Fascinating discussion of Lord of the Rings:
- Adam Roberts musings on Denethor’s death sees a tension between Roman and Christian views on suicide..
- Alan Jacobs self-sacrifice and despair thinks not, and offers four excellent points.
- Roberts takes this on board at the end of his essay on the (lack of) death penalty in Middle Earth
- Jacobs responds with the sovereignty of mercy.
But whatever it is, it seems to whisper of the sovereignty of mercy above that of legal decree. It shows us a world in which penalties of death are declared, but are then abrogated by the wise and kind.
And on this theme, Laura reminds me of the classic essay, Frodo didn’t fail
I think Jacobs has the right of it where he stakes a claim, but there’s much else in Roberts' pieces. Including this marvelous merger of Eowyn’s speech at Pelennor and the Gettysburg address.

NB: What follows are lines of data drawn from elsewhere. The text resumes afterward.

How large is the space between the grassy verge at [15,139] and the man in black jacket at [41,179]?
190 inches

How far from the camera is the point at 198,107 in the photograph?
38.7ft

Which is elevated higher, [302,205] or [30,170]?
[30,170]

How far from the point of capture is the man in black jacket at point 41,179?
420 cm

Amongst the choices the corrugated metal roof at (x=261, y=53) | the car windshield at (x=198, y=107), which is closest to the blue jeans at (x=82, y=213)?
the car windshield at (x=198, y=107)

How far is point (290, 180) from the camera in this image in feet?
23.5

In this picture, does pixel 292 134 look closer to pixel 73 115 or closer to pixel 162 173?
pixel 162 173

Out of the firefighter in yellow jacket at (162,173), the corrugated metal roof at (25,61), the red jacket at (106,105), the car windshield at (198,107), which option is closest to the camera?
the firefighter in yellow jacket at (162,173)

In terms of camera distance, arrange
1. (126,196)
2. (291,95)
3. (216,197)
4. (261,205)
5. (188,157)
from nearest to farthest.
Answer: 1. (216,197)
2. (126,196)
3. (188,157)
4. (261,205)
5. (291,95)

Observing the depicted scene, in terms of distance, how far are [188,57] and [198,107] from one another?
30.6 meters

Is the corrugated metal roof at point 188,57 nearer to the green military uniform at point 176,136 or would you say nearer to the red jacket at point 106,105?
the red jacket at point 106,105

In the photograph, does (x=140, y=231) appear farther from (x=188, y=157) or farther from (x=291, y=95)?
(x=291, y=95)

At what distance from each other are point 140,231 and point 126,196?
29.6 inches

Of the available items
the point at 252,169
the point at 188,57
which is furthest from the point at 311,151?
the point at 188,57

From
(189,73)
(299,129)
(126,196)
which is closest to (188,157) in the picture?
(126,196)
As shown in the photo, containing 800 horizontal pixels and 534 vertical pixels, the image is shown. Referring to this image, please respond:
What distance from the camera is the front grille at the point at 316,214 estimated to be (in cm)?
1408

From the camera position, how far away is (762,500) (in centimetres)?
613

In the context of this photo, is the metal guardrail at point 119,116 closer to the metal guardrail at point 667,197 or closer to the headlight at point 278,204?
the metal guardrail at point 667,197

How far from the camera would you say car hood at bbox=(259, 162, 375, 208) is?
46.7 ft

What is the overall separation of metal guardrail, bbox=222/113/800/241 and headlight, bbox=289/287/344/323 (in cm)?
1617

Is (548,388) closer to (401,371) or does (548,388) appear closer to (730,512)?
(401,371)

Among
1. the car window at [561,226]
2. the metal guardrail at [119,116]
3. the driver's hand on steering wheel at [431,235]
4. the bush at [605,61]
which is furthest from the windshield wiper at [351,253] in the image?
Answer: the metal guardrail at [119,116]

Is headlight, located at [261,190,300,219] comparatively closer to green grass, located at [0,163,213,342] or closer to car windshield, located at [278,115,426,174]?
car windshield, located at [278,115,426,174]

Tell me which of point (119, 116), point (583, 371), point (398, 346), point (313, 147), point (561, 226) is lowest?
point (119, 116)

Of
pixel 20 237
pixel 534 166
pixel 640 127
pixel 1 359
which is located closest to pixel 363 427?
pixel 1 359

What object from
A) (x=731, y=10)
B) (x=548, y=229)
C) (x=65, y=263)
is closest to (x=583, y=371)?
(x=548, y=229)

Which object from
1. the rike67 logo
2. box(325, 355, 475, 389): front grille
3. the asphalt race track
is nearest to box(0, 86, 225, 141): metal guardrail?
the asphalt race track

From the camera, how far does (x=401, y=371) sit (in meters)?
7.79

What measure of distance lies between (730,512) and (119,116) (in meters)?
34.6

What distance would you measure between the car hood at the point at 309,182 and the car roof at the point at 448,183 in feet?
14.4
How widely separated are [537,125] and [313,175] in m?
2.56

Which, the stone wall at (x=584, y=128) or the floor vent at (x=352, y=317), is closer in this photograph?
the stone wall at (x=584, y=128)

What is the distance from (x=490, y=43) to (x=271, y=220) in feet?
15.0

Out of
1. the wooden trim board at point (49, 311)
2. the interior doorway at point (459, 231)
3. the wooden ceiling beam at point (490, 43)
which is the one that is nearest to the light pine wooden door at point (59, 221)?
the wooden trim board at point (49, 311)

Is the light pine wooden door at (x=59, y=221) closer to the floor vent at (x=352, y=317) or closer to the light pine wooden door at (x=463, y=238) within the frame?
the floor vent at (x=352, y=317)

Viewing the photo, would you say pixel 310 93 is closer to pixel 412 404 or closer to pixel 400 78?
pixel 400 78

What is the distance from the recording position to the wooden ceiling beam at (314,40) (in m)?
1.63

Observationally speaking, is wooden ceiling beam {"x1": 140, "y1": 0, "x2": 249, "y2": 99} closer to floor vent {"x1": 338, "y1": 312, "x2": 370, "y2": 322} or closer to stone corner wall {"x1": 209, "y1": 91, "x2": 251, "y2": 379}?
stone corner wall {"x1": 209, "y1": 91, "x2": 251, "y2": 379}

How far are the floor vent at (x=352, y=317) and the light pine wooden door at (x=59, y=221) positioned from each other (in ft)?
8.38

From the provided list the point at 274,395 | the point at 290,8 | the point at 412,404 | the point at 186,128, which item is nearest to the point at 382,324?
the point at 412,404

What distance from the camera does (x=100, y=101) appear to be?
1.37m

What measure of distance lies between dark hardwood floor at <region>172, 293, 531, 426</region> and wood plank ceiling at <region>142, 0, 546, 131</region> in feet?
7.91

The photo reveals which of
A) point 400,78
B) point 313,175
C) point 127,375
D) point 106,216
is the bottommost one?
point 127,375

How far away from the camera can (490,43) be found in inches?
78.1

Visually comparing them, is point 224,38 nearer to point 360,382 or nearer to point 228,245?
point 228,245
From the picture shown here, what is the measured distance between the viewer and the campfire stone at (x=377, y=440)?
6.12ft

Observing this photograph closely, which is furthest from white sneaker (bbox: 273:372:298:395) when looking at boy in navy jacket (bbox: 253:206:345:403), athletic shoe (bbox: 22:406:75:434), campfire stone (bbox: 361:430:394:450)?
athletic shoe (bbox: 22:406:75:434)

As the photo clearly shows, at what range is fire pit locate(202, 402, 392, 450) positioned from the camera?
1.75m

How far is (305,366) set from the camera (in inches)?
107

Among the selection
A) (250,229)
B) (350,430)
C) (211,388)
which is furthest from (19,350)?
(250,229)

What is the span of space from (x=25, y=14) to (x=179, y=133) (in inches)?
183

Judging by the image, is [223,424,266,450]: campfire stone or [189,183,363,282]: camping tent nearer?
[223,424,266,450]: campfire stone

It seemed that Dernhelm laughed, and the clear voice was like the ring of steel. ‘But no living man am I! You look upon a woman. Eowyn I am, Eomund’s daughter. You stand between me and my lord and kin. Begone, if you be not deathless! For living or dark undead, I will smite you, if you touch him. It is for us the living, rather, to be dedicated here to the unfinished work which they who fought here have thus far so nobly advanced. It is rather for us to be here dedicated to the great task remaining before us — that from these honored dead we take increased devotion to that cause for which they gave the last full measure of devotion — that we here highly resolve that these dead shall not have died in vain. That &c. &c.’
Roberts prefers the punchier movie version, “I am no man”. Fair enough! But in musing on that I found a fantastic 2015 essay by Mary Huening, '“I am no man” doesn’t cut it' that lays out precisely what we lose about Eowyn in the movies.